-- Задание --
Строки какого поэта приводятся в отрывке о сущности золота как пример того, что английское слово form стало значить «тело»?

Об отдельном кусочке материи, образующем кольцо, которое я ношу на пальце, большинство людей смело предполагает, что он имеет реальную сущность, благодаря которой он есть золото и от которой проистекают все те качества, которые я нахожу в кольце, т. е. его своеобразный цвет, вес, твердость, плавкость, нерастворимость, изменение цвета при незначительном соприкосновении со ртутью и т. д. Но когда я начинаю исследовать и отыскивать сущность, от которой проистекают все эти свойства, я вижу ясно, что не могу обнаружить ее. Самое большее, что я могу сделать, – это предположить, что так как золото есть не что иное, как тело, то его реальная сущность, или внутреннее строение, от которого зависят эти качества, может быть только формой, размером и связью его плотных частиц; а так как ни о чем этом я вообще не имею определенного восприятия, то у меня и не может быть идеи сущности золота, благодаря которой оно обладает своеобразной блестящей желтизной, бо́льшим весом, нежели какая-нибудь другая известная мне вещь того же объема, и способностью изменять цвет при соприкосновении с ртутью. Если кто скажет, что реальная сущность и внутреннее строение, от которого зависят эти свойства, не есть форма (figure), размеры и расположение или связь плотных частиц золота, а есть нечто, называемое его особой формой (form), то я буду еще дальше прежнего от обладания какой-нибудь идеей реальной сущности золота.

В русском языке понятия «форма» и «образ» слишком многозначны. Это иногда мешает пониманию рассуждений классической и новой философии и требует пояснений. Форма в смысле «фигура» означало в классической философии прежде всего расположение частей, взаимодействие вещей, композицию, конструкцию, и этот термин был прежде всего риторическим, «фигура речи» в смысле необычное запоминающееся решение, например, сравнение или иносказание. Тогда как само слово «форма» употреблялось для перевода термина Платона «идея», означая неделимый и неизменный образец для какой-то вещи. У Локка значение обоих слов немного смещается: формой-фигурой он называет что-то вроде формулы, общего состава, базового физического или химического строения, что несвойственно исконному значению слова «фигура», а «формой» – данность вещи, ее «телесность». Скажем, «фигура» золота – что это металл, а форма – что это вещь, имеющая массу. Локк замечает: хотя «форма» тогда более ощутима, чем «фигура», это то, что можно пощупать, а не нужно моделировать, тем не менее массовая характеристика золота даст о нем еще меньшее представление, чем химический (мы бы сказали, атомарный) состав. Отчасти под влиянием Локка в английском языке слово form стало иногда значить просто «тело», как в следующих строках американского поэта Уолта Уитмена:

– Не только лицо и мозг

Почтенны, – сказала мне Муза –

Но много почтеннее Тело (Form) в своей завершенности.

[Пространственные вопросы по сценам]
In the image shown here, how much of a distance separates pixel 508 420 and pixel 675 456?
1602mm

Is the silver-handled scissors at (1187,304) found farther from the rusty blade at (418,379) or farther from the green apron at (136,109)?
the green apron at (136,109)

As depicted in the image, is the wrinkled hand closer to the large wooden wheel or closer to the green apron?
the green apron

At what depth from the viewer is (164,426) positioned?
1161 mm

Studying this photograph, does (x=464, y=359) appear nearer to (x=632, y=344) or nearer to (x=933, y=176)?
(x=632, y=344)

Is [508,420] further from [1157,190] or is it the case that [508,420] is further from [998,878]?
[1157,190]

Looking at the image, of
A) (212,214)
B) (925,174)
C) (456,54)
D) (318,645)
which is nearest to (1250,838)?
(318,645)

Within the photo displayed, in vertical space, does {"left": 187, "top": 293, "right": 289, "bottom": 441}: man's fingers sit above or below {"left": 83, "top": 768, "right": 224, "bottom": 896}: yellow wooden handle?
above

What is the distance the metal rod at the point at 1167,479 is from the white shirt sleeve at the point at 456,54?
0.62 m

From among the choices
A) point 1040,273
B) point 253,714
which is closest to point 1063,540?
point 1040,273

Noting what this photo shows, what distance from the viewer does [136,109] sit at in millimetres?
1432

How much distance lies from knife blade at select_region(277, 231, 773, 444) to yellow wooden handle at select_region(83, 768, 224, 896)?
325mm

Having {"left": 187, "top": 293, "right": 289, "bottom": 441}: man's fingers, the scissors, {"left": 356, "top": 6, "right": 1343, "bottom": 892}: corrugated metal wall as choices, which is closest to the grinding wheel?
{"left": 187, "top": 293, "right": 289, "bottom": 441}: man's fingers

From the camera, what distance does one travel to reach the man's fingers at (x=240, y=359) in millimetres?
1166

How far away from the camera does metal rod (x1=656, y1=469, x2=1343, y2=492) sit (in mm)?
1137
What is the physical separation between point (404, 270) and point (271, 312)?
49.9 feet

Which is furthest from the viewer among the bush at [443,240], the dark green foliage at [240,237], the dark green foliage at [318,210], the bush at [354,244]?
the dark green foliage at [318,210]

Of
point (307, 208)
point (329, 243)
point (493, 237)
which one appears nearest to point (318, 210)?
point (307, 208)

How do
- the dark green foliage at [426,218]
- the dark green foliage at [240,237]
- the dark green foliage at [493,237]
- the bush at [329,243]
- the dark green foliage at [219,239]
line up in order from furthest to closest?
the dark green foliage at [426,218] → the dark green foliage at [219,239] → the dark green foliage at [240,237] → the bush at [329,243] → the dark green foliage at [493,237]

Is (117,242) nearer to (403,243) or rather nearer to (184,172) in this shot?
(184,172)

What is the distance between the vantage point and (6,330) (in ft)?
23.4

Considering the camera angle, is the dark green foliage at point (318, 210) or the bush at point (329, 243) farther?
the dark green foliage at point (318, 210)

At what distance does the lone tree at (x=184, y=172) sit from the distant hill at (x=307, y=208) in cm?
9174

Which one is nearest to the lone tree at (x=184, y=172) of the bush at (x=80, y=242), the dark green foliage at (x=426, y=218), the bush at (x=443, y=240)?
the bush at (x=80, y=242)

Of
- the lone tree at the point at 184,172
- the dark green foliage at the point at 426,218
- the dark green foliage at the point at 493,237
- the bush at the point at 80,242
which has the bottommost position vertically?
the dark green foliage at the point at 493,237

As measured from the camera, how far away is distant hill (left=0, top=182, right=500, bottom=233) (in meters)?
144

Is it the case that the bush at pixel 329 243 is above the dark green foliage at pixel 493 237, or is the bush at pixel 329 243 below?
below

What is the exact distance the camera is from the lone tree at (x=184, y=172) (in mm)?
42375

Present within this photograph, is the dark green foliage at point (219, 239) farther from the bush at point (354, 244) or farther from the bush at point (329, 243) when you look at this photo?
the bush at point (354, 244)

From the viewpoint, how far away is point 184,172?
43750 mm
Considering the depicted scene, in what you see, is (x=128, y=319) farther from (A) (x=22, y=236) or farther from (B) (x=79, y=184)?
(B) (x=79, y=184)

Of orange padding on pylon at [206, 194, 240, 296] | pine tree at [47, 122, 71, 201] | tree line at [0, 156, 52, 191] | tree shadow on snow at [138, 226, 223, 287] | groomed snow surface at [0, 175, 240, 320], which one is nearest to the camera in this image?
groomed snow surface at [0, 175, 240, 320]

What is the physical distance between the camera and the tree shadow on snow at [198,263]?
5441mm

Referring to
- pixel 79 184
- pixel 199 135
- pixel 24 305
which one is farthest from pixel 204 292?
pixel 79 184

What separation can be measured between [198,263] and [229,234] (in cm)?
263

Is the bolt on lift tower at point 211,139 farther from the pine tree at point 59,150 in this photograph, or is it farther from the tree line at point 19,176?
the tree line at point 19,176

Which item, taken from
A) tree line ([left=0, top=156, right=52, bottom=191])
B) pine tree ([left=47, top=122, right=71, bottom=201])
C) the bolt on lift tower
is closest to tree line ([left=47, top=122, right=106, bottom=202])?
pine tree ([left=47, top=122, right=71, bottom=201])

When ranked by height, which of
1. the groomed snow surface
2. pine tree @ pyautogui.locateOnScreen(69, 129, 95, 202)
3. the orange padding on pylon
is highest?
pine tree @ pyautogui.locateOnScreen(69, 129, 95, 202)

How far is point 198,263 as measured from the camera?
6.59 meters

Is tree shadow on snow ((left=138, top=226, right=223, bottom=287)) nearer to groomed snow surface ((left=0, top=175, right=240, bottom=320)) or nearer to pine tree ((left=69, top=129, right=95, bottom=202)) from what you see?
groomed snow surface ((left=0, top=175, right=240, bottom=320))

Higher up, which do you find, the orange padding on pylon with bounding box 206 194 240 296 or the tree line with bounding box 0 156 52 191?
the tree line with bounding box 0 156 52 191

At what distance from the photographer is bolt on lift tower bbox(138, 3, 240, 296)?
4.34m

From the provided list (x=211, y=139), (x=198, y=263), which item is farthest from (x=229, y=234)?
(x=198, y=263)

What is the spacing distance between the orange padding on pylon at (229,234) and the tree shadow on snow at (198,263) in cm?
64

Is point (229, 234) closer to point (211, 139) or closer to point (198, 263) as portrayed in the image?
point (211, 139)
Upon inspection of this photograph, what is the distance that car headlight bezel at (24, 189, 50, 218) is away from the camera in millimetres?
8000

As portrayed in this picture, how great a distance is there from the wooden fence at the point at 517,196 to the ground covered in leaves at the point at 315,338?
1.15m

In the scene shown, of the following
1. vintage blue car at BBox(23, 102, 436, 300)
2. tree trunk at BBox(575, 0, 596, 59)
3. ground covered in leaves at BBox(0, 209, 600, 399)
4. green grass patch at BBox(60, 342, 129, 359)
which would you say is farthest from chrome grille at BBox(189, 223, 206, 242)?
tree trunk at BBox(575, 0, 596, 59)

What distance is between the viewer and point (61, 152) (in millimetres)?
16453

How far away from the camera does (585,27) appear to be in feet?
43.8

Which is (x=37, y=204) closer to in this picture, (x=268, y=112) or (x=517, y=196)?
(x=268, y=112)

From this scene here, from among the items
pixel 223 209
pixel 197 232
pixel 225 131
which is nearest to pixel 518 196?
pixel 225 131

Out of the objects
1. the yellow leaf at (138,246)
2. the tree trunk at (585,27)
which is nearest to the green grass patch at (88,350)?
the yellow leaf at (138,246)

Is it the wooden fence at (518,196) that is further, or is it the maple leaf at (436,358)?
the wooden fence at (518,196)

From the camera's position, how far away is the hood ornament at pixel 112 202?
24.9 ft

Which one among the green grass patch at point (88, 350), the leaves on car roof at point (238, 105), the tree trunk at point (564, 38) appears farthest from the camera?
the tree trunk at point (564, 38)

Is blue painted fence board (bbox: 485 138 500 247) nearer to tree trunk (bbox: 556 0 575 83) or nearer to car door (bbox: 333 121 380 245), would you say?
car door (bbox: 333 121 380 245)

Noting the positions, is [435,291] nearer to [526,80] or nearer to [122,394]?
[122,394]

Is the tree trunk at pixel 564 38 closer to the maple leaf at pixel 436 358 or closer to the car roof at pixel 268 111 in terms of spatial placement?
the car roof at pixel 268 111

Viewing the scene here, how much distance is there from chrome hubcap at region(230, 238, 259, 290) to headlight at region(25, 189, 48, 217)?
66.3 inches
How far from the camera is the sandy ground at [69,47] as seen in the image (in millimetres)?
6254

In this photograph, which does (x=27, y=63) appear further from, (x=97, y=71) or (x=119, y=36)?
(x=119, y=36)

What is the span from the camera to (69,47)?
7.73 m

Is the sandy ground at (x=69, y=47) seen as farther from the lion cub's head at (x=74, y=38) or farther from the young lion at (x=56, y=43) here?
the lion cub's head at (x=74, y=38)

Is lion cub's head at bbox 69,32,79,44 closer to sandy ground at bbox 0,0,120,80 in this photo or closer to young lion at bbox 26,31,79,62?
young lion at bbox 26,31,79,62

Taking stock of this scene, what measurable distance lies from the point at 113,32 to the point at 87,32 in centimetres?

-- Ответ --
Американского поэта Уолта Уитмена.